This article reveals that a coup d’état has in fact taken place in the United States, that Obama is the visible head of it, that he and his co-conspirators have been willfully violating and alienating the rule of law, (i.e., circumventing all of the fundamental principles and highest security measures of our nation), and that the litmus test as to whether or not a member of Congress, judge or justice in our courts, or other public officer is conspiring with Obama, (i.e., disrespects the rule of law), is whether or not he/she has been standing publicly and formally declaring the “objections” to Obama’s ineligibility to assume the Office of President, i.e., the “objections” required by the United States Constitution and 3 U.S.C. § 15, including required “objections” to the refusal to make the “call for objections” required by our Constitution and 3 U.S.C. § 15.

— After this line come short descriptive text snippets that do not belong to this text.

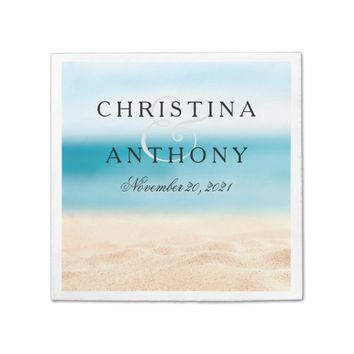 Sandy Beach Destination Wedding Napkin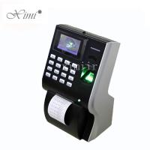 Cheap Thermal Printer Biometric Time Attendance Machine , LP400 Time Clock Machine for sale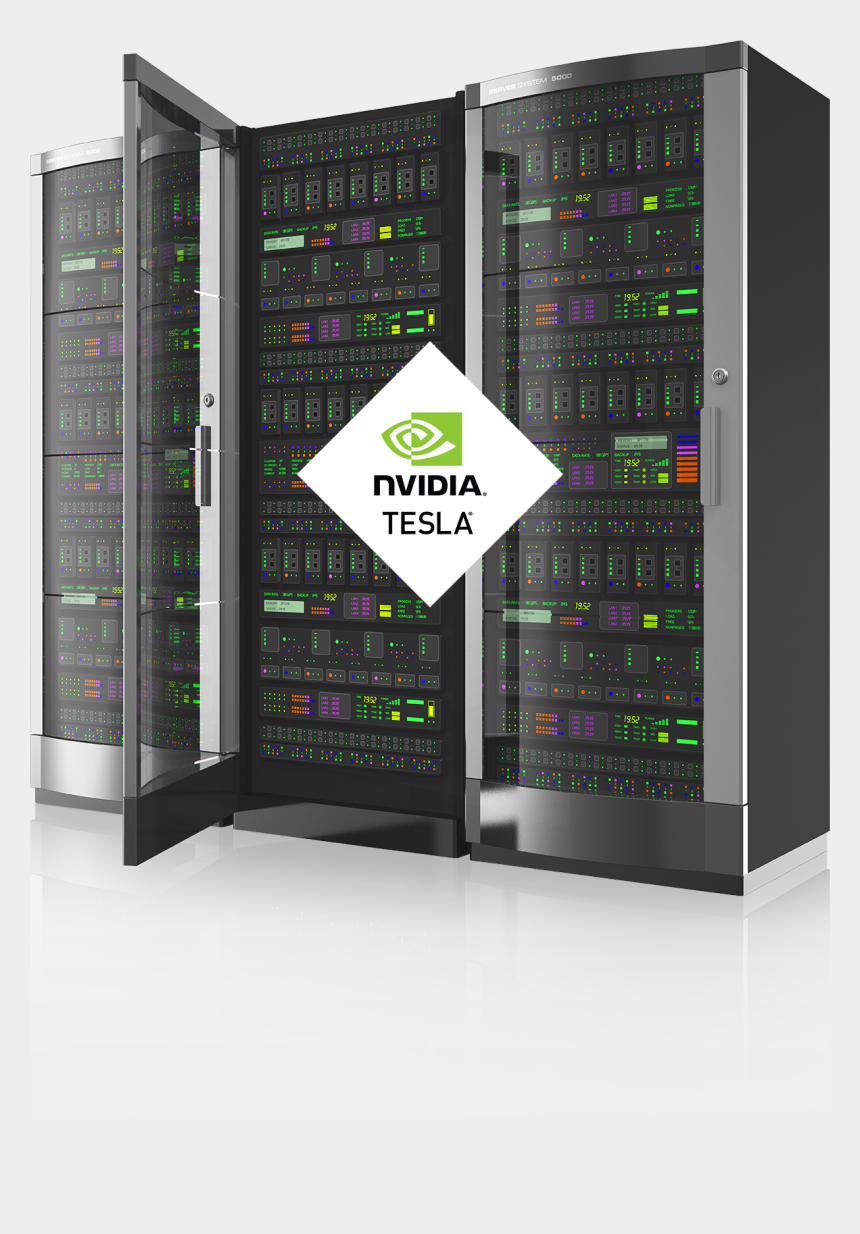 computer case clipart, Cartoons - Server Network Hardware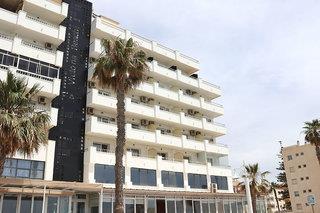 Hotel Elimar - Spanien - Costa del Sol & Costa Tropical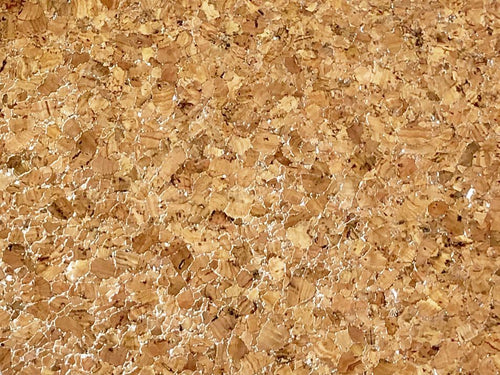 Large Grain Cork Vinyl, Silver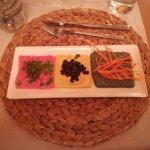 Photo of Al Tiglio cucina naturale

NOTE: The rule of law is what matters: Without the rule of law We the People are no longer a republic and no longer “governed by the people for the people.”
What is a coup d’état?
Instigated by a group of co-conspirators within the existing state establishment to depose the established government and replace it with a new ruling body. A coup d’état is considered successful when the usurpers establish their dominance. Wikipedia
The facts are that Obama (Barry Soetoro) — if placed under the rule of law — is not the President, that he and his co-conspirators willfully placed him above the rule of law, that they have been covering up these facts (their crimes) to achieve dominance, to protect one another, and that the rule of law requires that Obama and they be arrested. The rule of law also states that when the chain of command in government refuses to hold themselves accountable that it is the right and the duty of each American citizen to do so by whatever means necessary.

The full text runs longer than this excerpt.